* ACTION ITEM: Using the data below, copy out all lines with the word "taurinus".

* RECORDS:
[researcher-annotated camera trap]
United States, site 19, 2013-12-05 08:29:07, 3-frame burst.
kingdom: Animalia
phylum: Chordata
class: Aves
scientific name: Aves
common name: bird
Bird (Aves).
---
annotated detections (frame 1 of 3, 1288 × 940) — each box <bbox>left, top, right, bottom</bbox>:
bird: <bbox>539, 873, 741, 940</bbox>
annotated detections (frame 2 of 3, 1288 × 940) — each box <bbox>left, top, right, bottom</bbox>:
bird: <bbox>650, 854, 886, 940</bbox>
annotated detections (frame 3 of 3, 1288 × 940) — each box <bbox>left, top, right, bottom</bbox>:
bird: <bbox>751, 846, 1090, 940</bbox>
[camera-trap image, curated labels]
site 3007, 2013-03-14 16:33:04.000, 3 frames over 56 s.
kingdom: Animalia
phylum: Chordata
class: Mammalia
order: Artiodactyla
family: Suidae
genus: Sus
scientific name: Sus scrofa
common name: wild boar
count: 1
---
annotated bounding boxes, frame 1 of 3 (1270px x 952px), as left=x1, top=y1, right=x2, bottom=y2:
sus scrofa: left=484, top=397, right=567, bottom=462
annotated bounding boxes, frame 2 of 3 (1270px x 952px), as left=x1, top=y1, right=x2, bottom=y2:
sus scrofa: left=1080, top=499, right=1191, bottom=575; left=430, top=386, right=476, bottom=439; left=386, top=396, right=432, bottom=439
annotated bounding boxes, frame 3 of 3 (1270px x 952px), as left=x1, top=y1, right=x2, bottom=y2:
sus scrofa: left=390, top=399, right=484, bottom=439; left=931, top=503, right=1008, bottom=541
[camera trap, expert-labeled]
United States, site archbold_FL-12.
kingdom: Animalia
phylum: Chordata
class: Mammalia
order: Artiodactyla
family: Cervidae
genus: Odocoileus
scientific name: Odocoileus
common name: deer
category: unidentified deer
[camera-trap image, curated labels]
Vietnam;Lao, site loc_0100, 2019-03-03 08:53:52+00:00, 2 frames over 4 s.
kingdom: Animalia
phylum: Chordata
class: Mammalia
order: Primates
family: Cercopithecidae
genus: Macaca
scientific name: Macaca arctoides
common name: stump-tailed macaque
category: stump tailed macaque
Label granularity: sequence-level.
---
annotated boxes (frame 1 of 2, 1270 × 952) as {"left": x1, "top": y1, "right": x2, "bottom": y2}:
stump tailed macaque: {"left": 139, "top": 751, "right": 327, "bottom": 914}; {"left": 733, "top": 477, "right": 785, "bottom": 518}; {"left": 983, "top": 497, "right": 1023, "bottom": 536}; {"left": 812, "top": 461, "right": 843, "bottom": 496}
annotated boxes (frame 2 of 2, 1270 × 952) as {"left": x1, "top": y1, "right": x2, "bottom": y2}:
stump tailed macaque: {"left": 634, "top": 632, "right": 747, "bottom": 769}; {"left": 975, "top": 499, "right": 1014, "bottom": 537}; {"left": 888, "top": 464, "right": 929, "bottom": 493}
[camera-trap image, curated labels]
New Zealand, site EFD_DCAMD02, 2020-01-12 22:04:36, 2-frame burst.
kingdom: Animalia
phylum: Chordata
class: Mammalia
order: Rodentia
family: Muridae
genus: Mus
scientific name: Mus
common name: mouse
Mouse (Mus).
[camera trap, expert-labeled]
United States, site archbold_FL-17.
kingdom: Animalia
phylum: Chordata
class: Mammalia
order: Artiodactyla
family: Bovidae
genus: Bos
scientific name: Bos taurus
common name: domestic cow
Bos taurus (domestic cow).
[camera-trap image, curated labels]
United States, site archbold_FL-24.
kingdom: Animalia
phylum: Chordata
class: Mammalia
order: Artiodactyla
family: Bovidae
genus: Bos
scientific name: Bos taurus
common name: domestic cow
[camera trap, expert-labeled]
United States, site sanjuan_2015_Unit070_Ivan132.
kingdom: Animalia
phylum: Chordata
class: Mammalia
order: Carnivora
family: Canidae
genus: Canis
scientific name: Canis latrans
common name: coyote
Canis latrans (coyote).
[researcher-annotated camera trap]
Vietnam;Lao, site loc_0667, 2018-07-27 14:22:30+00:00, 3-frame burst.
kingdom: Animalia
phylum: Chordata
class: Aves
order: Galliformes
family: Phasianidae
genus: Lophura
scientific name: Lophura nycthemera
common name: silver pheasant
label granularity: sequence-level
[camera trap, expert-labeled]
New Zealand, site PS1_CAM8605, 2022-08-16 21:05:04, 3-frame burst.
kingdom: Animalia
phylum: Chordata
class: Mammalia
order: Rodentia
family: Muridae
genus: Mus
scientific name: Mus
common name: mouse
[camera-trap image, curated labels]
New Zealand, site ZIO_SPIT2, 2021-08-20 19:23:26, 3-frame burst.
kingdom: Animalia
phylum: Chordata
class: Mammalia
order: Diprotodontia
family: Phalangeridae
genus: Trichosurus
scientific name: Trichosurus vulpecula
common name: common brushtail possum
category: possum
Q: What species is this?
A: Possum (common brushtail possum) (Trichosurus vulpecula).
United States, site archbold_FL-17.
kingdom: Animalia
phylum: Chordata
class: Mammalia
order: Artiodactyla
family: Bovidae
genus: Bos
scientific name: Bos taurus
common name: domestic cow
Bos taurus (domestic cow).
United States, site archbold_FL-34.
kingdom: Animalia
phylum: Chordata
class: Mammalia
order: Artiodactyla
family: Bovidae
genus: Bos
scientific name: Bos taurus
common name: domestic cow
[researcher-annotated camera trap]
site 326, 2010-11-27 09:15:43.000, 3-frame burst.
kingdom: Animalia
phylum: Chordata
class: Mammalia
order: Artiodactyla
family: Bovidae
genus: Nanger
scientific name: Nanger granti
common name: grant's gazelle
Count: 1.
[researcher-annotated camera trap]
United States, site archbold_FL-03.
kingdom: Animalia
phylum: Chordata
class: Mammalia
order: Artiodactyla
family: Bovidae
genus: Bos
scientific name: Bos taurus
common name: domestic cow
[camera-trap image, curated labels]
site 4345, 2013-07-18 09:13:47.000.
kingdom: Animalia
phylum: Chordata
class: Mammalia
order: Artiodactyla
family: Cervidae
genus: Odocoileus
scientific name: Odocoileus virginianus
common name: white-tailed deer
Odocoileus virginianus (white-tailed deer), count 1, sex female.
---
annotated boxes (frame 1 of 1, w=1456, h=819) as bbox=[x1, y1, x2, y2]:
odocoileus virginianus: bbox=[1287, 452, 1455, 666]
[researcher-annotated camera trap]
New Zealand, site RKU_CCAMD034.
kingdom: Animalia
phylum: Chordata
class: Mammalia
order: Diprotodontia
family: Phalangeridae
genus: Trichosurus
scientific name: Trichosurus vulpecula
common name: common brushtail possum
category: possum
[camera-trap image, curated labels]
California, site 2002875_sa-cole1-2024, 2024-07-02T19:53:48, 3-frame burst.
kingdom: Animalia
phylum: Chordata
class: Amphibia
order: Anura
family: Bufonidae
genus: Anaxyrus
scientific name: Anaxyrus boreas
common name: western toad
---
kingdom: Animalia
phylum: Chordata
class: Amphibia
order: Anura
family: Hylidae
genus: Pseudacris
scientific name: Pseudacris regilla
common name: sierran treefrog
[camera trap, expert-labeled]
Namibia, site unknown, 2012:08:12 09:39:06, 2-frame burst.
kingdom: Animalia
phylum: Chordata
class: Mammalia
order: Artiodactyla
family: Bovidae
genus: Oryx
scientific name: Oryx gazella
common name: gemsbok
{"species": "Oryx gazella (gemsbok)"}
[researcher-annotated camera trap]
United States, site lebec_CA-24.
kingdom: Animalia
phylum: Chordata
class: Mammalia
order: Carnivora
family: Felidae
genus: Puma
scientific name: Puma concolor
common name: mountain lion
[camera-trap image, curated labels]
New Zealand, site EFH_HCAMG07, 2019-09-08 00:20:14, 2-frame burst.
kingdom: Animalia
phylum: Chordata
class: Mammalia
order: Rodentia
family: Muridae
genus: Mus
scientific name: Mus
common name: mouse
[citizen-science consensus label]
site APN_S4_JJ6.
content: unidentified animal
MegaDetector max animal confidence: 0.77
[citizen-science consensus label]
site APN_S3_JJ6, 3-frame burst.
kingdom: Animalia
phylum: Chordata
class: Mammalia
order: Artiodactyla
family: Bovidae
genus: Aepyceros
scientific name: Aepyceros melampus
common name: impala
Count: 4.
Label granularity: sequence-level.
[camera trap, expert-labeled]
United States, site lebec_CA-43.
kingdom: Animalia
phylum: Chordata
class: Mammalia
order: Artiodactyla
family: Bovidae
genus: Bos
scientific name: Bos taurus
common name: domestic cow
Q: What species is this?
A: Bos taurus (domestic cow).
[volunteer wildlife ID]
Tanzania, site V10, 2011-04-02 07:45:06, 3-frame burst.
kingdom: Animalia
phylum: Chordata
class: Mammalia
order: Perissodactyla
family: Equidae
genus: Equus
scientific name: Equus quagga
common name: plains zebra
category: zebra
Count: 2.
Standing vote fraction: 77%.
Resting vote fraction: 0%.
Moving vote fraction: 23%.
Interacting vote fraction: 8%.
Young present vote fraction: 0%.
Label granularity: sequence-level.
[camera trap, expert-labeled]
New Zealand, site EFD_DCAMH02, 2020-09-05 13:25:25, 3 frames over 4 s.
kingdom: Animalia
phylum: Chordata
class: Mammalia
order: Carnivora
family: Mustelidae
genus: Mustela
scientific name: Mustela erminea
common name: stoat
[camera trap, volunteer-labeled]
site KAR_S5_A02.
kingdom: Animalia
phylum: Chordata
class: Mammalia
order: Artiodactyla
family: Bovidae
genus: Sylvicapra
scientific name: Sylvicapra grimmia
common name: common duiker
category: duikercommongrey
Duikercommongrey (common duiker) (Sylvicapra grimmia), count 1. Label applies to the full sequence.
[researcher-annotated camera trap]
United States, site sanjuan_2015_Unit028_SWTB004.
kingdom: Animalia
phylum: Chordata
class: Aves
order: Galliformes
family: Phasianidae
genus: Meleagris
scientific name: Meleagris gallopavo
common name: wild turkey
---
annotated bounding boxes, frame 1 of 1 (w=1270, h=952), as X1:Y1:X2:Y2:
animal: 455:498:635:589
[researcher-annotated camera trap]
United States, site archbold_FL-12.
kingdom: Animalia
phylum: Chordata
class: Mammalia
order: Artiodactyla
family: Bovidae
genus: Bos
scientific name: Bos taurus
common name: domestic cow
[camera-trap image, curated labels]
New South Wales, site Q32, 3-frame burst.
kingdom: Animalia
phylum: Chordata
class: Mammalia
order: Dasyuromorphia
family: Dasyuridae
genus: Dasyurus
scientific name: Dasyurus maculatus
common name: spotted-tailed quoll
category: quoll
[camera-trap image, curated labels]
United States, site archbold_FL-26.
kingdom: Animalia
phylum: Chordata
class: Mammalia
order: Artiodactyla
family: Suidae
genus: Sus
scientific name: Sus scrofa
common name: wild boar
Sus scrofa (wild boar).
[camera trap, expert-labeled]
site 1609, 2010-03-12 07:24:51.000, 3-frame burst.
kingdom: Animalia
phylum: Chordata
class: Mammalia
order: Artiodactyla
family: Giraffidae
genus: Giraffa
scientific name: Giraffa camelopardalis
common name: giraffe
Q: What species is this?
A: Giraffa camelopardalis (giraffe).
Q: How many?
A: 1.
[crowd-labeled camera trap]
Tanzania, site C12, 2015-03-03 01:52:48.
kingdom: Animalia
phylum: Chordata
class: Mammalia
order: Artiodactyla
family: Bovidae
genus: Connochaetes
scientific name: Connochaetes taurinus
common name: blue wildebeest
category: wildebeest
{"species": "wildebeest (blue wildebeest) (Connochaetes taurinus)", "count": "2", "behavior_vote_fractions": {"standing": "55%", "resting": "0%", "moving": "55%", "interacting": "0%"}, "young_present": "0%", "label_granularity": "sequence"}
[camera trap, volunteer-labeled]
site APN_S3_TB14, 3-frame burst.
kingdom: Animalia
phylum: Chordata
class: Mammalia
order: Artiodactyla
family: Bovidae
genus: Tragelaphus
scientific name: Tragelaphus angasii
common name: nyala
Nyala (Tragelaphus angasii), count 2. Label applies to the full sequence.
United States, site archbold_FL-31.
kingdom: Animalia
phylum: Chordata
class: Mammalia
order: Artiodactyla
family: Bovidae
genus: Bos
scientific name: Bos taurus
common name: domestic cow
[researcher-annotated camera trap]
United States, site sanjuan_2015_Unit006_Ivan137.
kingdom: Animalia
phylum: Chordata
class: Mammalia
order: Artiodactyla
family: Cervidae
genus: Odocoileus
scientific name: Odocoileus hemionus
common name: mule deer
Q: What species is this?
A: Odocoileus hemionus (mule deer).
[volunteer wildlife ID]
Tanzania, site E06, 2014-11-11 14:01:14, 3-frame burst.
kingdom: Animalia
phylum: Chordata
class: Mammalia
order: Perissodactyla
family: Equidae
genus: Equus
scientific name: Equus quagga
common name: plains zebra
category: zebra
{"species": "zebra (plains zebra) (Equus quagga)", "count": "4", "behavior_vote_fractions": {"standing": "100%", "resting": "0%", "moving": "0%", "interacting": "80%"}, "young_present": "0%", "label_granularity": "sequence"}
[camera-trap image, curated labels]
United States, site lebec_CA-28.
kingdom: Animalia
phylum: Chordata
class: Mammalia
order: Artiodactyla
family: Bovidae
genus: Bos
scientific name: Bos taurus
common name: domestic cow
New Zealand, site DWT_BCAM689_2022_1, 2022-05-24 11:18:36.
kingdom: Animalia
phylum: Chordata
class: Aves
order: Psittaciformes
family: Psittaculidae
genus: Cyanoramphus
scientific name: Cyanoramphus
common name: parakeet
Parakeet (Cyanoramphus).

* TASK ANSWER:
scientific name: Connochaetes taurinus
{"species": "wildebeest (blue wildebeest) (Connochaetes taurinus)", "count": "2", "behavior_vote_fractions": {"standing": "55%", "resting": "0%", "moving": "55%", "interacting": "0%"}, "young_present": "0%", "label_granularity": "sequence"}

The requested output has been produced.